#### INPUT ROWS
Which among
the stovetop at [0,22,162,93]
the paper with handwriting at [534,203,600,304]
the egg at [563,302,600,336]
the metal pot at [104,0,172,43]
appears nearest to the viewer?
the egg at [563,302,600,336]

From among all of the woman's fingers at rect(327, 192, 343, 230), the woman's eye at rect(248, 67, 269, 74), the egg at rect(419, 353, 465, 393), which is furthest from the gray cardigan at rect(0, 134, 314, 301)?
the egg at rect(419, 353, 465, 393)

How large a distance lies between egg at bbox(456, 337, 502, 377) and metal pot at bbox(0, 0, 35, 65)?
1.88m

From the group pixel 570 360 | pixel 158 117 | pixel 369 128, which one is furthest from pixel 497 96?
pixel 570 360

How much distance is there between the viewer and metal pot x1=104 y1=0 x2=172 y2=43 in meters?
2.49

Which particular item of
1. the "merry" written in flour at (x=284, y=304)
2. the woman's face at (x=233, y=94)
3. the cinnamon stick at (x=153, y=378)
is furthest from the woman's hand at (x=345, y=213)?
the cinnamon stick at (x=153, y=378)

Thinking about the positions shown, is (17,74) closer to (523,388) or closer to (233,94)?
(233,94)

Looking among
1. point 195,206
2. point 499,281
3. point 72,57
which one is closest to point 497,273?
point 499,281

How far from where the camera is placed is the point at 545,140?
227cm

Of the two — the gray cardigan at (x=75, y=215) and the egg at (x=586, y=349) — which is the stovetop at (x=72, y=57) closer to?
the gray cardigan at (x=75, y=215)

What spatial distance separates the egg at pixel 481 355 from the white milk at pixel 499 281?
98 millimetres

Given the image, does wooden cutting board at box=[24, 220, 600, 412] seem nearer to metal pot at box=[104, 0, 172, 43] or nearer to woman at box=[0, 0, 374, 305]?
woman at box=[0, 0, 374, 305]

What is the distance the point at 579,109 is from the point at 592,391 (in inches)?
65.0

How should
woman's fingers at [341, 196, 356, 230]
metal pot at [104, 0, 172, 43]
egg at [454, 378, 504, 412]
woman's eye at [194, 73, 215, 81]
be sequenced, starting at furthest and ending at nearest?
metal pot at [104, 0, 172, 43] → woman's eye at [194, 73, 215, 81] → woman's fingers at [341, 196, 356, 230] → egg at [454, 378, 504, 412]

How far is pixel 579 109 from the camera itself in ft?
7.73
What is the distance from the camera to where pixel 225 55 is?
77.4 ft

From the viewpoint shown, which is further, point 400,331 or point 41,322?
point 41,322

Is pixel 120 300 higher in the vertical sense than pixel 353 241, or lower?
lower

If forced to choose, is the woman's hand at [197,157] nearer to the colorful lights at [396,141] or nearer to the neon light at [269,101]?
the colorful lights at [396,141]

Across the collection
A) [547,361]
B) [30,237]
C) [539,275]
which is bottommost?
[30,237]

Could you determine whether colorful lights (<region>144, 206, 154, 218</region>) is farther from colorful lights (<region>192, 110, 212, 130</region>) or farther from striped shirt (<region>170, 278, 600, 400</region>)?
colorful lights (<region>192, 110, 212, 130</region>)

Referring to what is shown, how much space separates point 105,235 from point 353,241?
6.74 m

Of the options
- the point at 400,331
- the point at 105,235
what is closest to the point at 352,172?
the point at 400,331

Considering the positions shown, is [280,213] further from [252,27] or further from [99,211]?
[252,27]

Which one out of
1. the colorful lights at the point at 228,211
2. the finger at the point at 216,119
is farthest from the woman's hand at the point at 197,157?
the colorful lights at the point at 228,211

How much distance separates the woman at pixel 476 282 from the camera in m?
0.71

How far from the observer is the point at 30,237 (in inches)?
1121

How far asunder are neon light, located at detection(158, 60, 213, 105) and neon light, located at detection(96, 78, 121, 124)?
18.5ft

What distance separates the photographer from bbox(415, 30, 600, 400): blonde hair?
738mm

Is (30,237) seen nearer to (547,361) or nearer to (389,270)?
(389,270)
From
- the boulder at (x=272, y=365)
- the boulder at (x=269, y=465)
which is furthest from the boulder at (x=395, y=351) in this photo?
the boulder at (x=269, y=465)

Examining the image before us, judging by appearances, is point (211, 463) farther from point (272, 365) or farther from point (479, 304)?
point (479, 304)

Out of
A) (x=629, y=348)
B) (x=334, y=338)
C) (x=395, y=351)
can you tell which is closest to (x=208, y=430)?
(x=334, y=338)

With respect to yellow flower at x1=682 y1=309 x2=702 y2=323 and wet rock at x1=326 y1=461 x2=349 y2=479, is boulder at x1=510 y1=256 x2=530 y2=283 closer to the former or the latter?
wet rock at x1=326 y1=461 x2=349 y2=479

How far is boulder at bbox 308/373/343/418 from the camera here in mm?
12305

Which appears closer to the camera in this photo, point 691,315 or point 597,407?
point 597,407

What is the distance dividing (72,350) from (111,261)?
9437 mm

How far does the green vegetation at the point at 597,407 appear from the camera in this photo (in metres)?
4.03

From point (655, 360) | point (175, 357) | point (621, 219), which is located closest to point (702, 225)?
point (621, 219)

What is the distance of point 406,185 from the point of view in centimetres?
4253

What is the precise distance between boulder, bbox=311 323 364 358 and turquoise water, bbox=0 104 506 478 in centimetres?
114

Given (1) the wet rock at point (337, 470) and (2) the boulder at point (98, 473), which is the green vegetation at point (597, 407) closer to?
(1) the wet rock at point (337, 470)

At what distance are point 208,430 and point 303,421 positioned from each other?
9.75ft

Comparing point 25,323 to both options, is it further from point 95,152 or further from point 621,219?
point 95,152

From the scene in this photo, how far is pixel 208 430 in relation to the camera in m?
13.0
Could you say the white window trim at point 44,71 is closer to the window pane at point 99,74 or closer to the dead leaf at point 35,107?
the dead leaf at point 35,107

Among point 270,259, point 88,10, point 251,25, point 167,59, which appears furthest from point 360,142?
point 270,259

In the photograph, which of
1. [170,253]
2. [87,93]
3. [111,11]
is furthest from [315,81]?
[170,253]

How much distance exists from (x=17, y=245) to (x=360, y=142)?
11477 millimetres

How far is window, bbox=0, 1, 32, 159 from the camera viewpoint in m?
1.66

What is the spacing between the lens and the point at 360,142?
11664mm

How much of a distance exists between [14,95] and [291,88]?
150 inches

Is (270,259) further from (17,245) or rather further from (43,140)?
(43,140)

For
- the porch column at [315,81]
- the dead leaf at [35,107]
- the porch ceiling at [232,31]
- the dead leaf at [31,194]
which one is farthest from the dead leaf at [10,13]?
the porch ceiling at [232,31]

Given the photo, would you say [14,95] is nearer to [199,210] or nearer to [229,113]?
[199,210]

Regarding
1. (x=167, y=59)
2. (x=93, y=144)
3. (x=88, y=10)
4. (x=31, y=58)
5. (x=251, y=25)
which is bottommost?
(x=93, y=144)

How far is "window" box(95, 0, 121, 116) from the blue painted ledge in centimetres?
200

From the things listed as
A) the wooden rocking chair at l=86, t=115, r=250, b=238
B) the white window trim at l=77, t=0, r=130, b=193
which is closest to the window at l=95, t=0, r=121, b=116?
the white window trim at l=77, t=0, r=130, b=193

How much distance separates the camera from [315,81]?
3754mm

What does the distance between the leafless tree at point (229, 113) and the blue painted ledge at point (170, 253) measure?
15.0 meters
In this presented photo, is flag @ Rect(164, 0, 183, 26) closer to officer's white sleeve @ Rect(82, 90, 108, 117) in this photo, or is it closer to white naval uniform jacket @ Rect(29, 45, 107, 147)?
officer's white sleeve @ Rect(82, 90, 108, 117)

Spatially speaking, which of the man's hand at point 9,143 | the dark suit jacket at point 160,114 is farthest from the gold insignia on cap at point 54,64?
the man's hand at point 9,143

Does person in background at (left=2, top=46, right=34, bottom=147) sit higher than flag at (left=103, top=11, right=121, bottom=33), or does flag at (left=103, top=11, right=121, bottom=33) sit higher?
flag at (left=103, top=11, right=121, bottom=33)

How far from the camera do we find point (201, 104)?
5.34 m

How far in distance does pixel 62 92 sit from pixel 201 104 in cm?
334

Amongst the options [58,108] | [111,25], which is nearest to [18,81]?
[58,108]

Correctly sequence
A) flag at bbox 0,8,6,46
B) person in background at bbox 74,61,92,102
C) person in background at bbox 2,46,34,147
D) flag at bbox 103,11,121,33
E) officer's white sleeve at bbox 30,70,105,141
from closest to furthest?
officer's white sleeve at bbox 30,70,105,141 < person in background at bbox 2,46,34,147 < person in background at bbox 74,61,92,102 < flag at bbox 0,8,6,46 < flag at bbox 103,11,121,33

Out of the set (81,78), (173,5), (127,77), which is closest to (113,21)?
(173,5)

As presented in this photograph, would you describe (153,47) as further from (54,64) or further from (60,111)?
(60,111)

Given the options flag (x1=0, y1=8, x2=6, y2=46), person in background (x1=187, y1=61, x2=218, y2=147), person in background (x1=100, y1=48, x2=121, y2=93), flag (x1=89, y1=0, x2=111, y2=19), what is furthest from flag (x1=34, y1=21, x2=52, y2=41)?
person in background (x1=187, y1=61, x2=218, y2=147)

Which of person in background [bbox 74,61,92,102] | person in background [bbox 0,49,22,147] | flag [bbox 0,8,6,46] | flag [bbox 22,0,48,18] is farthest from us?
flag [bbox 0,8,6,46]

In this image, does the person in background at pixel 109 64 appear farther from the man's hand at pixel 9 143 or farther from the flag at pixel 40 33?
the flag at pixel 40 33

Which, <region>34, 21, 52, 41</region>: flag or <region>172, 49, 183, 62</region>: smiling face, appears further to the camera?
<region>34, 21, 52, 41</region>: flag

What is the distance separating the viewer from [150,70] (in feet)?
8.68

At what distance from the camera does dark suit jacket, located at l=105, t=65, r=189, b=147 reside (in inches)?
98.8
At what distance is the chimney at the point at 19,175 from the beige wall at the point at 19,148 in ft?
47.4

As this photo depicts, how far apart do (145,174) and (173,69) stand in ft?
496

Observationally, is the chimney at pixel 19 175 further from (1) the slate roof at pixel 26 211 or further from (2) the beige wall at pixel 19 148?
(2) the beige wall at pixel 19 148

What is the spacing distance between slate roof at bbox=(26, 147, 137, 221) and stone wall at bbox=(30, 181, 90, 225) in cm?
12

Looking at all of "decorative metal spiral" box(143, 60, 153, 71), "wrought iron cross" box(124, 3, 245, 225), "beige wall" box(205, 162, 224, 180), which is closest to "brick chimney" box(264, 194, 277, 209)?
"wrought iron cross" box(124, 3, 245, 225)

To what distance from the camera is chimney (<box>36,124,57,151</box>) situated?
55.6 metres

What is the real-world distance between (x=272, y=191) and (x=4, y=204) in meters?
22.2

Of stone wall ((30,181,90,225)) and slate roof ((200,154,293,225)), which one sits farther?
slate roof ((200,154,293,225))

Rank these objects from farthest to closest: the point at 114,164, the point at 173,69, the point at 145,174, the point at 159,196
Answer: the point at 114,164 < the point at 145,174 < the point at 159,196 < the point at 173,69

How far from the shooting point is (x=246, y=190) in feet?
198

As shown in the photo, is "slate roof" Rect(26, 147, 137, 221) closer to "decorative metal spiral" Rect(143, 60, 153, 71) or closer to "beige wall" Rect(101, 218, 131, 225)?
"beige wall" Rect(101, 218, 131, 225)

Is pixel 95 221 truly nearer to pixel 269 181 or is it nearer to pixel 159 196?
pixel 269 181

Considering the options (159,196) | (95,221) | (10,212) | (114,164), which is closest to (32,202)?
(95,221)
########
YOUR GOAL: Using the material above, reproduce exactly the line that contains "To what distance" and all lines after it through the last one, and only those.

RIGHT ANSWER:
To what distance from the camera is chimney (<box>36,124,57,151</box>) situated?
55.6 metres

What is the real-world distance between (x=272, y=191) and (x=4, y=204) in meters?
22.2

Of stone wall ((30,181,90,225)) and slate roof ((200,154,293,225)), which one sits farther?
slate roof ((200,154,293,225))

Rank these objects from farthest to closest: the point at 114,164, the point at 173,69, the point at 145,174, the point at 159,196
Answer: the point at 114,164 < the point at 145,174 < the point at 159,196 < the point at 173,69

How far from the shooting point is (x=246, y=190) in feet?
198

As shown in the photo, is "slate roof" Rect(26, 147, 137, 221) closer to "decorative metal spiral" Rect(143, 60, 153, 71) or closer to "beige wall" Rect(101, 218, 131, 225)?
"beige wall" Rect(101, 218, 131, 225)

Is pixel 95 221 truly nearer to pixel 269 181 or is it nearer to pixel 159 196?
pixel 269 181

Considering the options (159,196) | (95,221) | (10,212) | (114,164), which is closest to (32,202)?
(95,221)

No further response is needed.